READING TEXT:
Despite being placed on a transfer list, Bradley was featured in Rotherham United's pre–season friendly matches. Having sat out on the substitute bench for the first four matches of the 2011–12 season, he made his first appearance of the season, starting the whole game, in a 2–2 draw against Barnet on 20 August 2011. Bradley made in the next two matches before suffering a hamstring injury that kept him out for weeks. On 24 September 2011, he made his return to the first team, coming on as a 67th-minute substitute, in a 4–0 loss against Southend United. However, his return was short–lived when Bradley suffered a dislocated shoulder against Sheffield United in the Football League Trophy and was substituted in the 64th minute, as the club lost 2–1. After the match, it was announced that he would be out for four months after undergoing a surgery. While on the sidelines, manager Scott praised Bradley for working his way to the first team, having been prepared to sell him in the summer. By January, he made his return to training, having recovered from a shoulder injury earlier than expected. After appearing twice on the substitute bench being unused, Bradley made his return from injury, where he scored an own-goal in a 3–2 loss against Dagenham & Redbridge on 28 January 2012. This was followed up by helping Rotherham United two clean sheets in the next two matches. Manager Scott said that he's planning to use Bradley and began using him in the right–back position. On 20 March 2012, he scored his first goal for the club in a 4–2 victory over Macclesfield Town. At the end of the 2011–12 season, Bradley went on to make twenty–two appearances and scoring two times in all competitions.

Ahead of the 2012–13 season, Bradley switched number shirts from 15 to 14. At the start of the 2012–13 season, he started the whole game against Hull City in the first round of the League Cup and missed the decisive penalty in a shoot-out, allowing the opposition team to go through to the next round after the match was played all the way to penalty shoot-out. Bradley then started in the next three league matches, playing in the right–back position. However, he suffered a hamstring injury during a 1–0 loss against York City in the first round of the Football League Trophy and was substituted in the 23rd minute. After the match, Rotherham United announced on their website that Bradley would be out for six weeks. But he made a recovery quicker than expected and made his return to the starting line–up against Barnet on 22 September 2012, helping the club keep a clean sheet, in a 0–0 draw. Following his return from injury, Bradley regained his first team place, playing in the right–back position, under new manager Steve Evans, who started as the club's manager in April succeeding Andy Scott, just one month left until the end of the season. On 3 November 2012, he scored his first goal of the season, in a 3–2 win over Stevenage In the first round of FA Cup. Two weeks later on 20 November 2012, Bradley scored his second goal of the season, in a 3–2 loss against Wycombe Wanderers. After missing a match, due to a groin injury, he scored on his return, in the FA Cup in a second round replay match win over Notts County after a draw earlier. However, Bradley suffered a small fracture of the foot that saw him miss four matches. On 6 April 2013, he returned to the starting line–up from injury against Morecambe and played 75 minutes before being substituted, due to an injury. Following this, it was announced that Bradley was sidelined for the rest of the 2012–13 season. His contributions to Rotherham United saw the club promoted from League Two. At the end of the 2012–13 season, he went on to make thirty–three appearances and scoring three times in all competitions. Following this, Bradley was offered and accepted a new contract by Rotherham United.

RECORDED DATA:

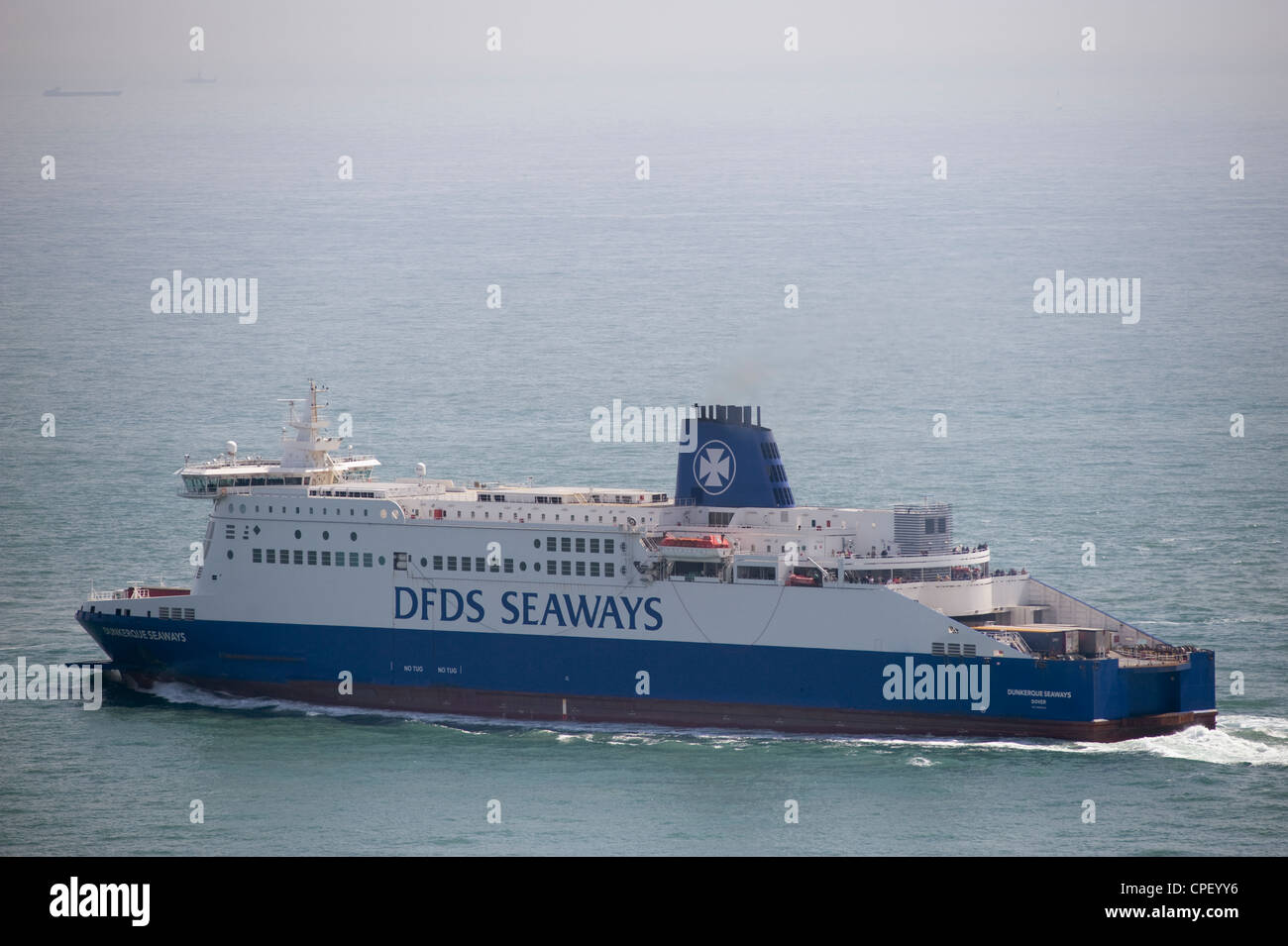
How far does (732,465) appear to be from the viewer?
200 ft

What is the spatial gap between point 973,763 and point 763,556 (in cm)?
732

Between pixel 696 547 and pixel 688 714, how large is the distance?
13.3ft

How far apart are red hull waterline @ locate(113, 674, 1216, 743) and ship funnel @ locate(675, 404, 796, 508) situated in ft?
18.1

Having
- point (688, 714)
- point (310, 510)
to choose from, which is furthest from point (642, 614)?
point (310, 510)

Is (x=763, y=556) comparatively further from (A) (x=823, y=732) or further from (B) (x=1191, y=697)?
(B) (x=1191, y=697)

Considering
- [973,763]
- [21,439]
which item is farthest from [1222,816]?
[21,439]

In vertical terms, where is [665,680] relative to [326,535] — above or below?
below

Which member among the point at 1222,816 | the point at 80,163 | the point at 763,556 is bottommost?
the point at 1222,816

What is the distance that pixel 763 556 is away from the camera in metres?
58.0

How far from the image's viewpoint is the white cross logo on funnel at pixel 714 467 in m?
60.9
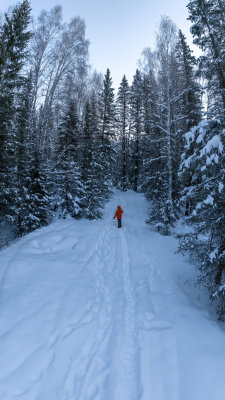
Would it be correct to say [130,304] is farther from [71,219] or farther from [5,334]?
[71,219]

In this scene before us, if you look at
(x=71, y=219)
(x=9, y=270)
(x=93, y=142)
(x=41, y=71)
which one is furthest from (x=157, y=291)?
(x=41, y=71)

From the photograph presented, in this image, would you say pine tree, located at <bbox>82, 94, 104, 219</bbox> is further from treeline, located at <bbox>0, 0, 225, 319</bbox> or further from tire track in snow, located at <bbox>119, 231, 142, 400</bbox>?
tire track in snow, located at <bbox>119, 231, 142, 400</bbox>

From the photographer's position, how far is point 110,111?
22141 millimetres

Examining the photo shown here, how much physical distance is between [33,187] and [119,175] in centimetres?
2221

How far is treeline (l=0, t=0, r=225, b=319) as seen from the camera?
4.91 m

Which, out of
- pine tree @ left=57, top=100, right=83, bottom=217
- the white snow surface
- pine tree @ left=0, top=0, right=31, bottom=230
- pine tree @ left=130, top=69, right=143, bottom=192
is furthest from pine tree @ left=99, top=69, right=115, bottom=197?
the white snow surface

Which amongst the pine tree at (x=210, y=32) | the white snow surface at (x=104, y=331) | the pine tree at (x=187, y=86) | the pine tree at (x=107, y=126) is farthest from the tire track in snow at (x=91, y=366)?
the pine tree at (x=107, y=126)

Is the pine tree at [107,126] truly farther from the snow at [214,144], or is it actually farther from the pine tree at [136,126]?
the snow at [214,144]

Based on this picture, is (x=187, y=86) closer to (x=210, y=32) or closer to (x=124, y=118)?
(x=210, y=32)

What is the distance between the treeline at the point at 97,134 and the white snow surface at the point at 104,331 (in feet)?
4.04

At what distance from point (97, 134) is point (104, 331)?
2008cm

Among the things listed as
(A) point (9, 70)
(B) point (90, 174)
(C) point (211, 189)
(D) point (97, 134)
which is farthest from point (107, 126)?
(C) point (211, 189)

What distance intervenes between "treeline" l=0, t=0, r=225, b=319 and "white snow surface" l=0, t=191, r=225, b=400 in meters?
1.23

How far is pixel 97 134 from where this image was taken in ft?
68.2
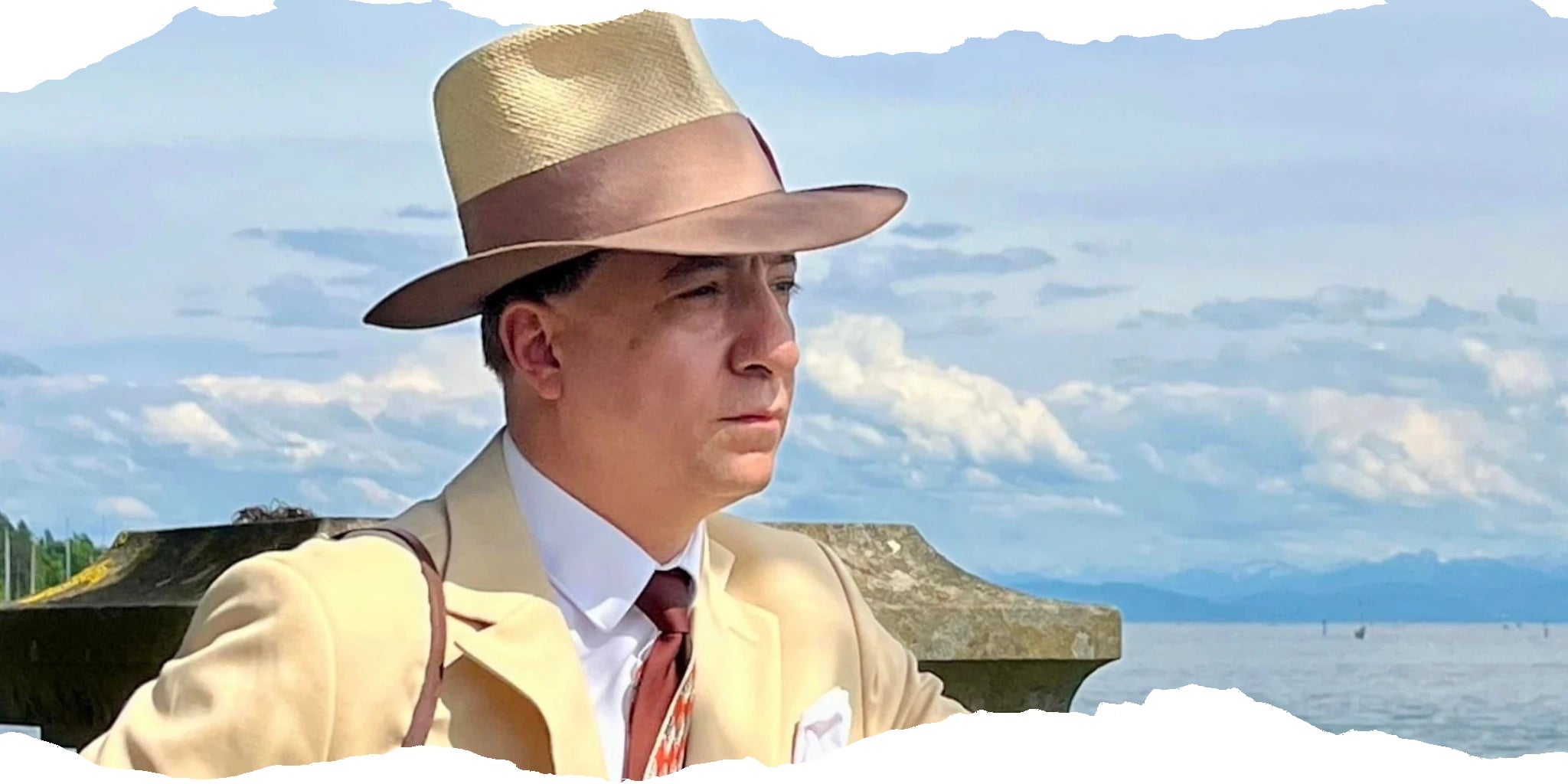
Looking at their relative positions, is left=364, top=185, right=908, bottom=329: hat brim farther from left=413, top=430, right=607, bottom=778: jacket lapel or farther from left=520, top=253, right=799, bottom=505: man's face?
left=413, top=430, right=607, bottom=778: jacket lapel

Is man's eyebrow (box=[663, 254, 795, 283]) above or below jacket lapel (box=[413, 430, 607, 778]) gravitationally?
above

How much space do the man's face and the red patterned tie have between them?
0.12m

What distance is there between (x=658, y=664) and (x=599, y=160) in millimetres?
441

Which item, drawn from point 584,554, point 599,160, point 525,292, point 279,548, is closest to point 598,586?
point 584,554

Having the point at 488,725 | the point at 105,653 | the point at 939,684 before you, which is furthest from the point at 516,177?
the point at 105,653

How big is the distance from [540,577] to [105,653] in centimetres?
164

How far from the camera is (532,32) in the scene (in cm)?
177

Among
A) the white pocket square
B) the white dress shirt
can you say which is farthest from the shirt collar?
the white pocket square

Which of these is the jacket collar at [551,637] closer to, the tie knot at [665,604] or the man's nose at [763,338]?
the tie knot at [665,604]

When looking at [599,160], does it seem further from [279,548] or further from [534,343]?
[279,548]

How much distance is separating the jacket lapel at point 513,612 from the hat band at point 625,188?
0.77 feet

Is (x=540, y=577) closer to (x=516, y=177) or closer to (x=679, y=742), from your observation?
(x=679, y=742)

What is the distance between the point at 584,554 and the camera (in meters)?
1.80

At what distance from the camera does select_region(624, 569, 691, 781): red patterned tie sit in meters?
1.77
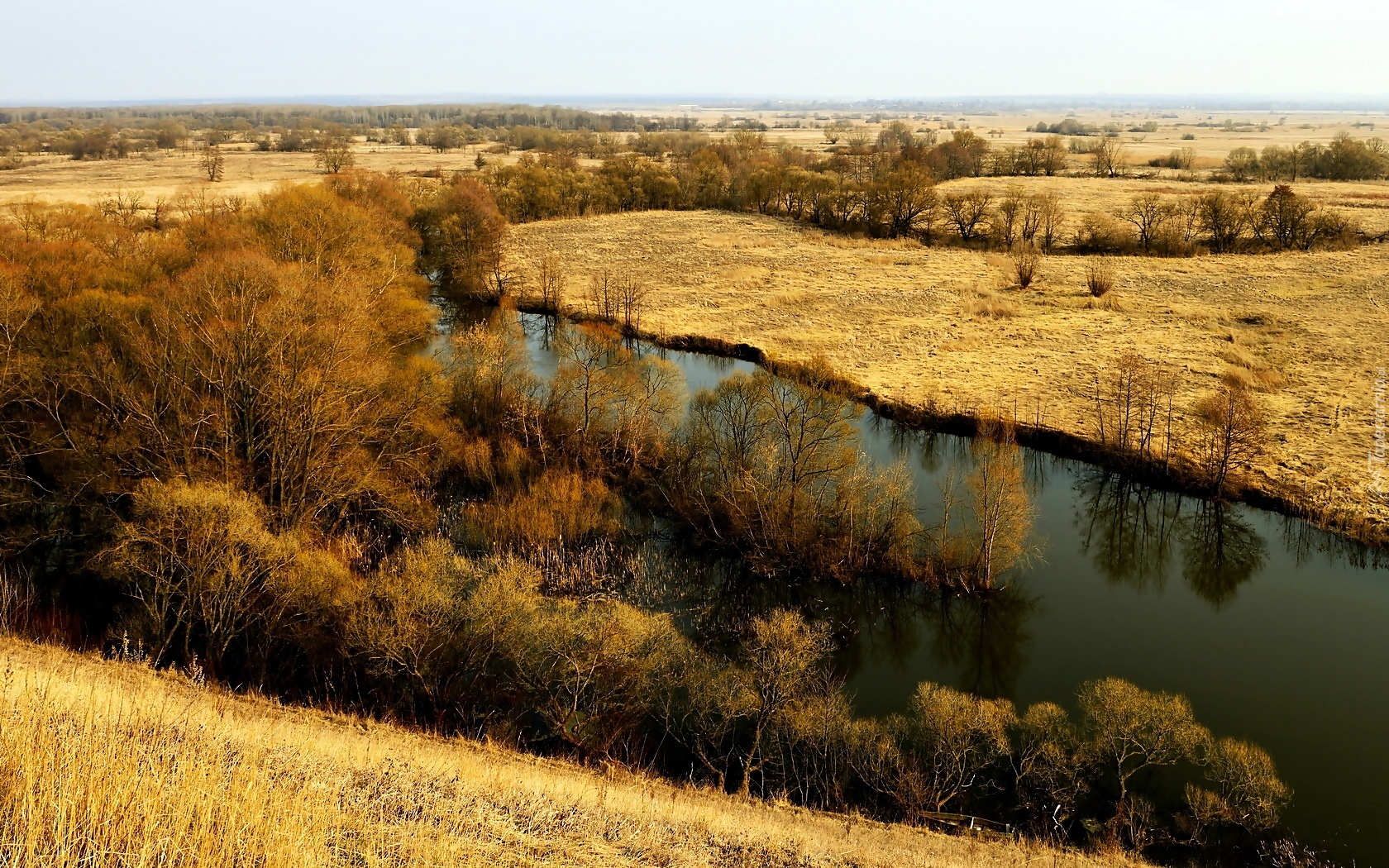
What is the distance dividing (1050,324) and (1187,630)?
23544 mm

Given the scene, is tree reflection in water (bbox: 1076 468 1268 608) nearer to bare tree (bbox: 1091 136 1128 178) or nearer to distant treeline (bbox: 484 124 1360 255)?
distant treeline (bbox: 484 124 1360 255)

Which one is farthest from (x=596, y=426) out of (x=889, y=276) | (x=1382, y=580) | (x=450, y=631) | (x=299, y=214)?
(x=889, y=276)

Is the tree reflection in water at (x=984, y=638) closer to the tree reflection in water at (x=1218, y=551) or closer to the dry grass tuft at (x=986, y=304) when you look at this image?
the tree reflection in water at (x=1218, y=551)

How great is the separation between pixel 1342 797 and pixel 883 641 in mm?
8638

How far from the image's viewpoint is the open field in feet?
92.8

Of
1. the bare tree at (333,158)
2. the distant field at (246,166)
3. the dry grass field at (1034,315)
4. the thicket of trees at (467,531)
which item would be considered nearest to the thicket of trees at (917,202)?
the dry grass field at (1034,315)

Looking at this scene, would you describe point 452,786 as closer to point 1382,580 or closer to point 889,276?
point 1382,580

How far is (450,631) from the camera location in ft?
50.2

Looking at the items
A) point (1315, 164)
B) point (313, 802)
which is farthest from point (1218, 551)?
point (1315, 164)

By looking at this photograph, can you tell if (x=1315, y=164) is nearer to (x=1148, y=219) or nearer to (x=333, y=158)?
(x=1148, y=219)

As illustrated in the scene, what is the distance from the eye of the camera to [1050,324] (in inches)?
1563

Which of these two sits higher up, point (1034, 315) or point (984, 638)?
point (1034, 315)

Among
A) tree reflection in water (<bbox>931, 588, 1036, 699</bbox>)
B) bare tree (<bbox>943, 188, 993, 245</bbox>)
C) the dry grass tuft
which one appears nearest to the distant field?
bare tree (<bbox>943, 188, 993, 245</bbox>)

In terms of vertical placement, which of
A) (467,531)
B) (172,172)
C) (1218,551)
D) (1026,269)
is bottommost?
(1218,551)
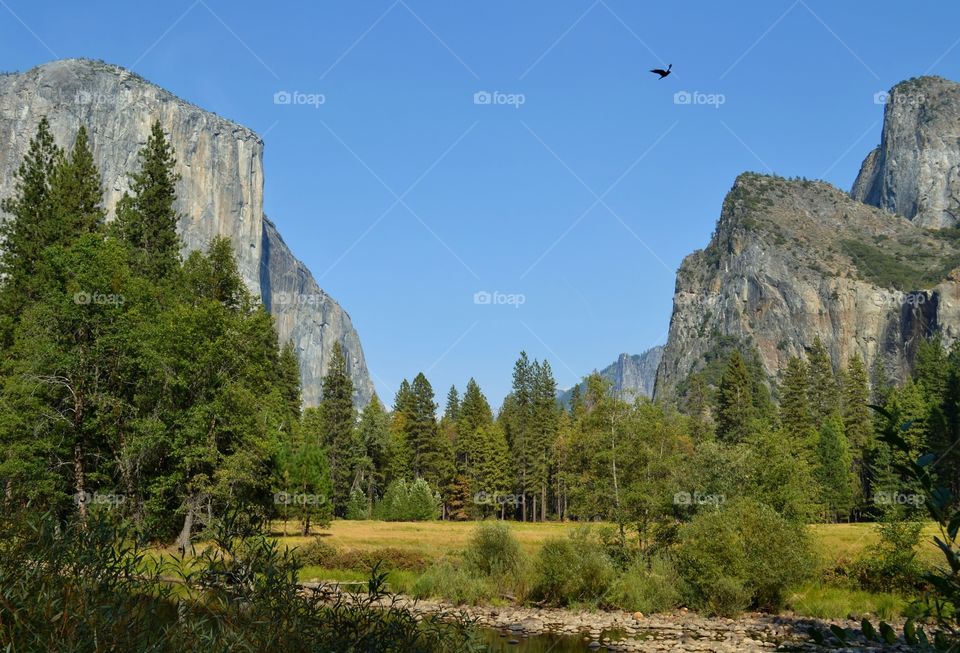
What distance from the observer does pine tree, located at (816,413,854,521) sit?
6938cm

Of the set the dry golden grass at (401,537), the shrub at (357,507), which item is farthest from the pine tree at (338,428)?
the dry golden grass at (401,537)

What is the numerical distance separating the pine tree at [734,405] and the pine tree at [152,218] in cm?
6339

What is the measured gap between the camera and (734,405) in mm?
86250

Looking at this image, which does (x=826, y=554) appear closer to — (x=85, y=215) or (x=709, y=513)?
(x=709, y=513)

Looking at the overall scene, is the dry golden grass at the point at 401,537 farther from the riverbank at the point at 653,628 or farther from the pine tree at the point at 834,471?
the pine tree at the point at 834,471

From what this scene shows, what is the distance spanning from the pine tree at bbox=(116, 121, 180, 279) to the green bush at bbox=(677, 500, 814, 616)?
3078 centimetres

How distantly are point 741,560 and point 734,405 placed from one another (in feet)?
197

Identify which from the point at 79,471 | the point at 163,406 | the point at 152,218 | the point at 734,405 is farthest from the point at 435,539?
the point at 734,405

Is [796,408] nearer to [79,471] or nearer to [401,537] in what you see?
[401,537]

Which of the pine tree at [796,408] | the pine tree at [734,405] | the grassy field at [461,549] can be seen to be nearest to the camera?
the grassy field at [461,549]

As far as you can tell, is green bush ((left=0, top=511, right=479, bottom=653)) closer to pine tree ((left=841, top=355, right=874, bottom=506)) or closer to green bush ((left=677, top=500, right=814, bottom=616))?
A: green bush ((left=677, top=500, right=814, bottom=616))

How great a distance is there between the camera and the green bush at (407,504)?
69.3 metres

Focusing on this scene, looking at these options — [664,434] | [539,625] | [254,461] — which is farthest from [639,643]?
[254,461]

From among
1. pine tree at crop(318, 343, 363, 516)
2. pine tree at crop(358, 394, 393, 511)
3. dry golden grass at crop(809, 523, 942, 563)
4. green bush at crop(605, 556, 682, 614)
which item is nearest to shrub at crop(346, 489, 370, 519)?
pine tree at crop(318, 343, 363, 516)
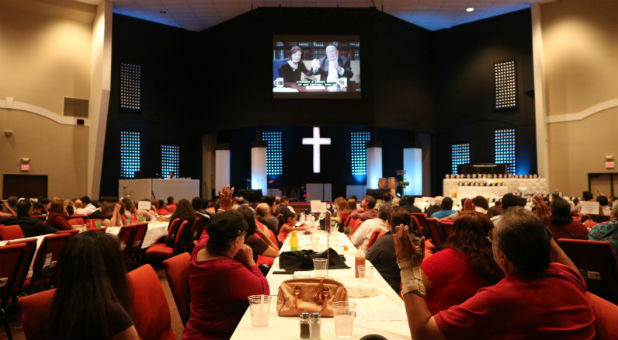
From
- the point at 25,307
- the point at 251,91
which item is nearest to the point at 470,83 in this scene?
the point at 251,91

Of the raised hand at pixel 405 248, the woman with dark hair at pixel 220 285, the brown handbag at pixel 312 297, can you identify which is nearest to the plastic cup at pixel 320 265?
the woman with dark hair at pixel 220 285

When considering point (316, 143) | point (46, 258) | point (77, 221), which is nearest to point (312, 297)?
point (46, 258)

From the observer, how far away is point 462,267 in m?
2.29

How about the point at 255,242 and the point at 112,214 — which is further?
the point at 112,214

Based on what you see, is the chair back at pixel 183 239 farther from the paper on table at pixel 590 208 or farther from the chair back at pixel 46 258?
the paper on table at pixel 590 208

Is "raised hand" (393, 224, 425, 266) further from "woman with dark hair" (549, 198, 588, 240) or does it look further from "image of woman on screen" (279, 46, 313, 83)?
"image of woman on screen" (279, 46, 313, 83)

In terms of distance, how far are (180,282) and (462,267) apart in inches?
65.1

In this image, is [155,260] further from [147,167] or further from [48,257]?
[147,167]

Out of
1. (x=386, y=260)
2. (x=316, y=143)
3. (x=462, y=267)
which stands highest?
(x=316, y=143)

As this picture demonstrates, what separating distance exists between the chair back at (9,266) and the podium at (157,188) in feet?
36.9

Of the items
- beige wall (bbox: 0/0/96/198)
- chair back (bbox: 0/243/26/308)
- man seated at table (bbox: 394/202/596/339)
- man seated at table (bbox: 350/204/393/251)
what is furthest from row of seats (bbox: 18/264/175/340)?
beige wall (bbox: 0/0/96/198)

PROBLEM REQUIREMENTS: In the text about Bradley at Rotherham United, what shirt number did Bradley switch to ahead of the 2012–13 season? These entries were taken from a different source than the text.

EXERCISE SOLUTION: He switched from number 15 to number 14.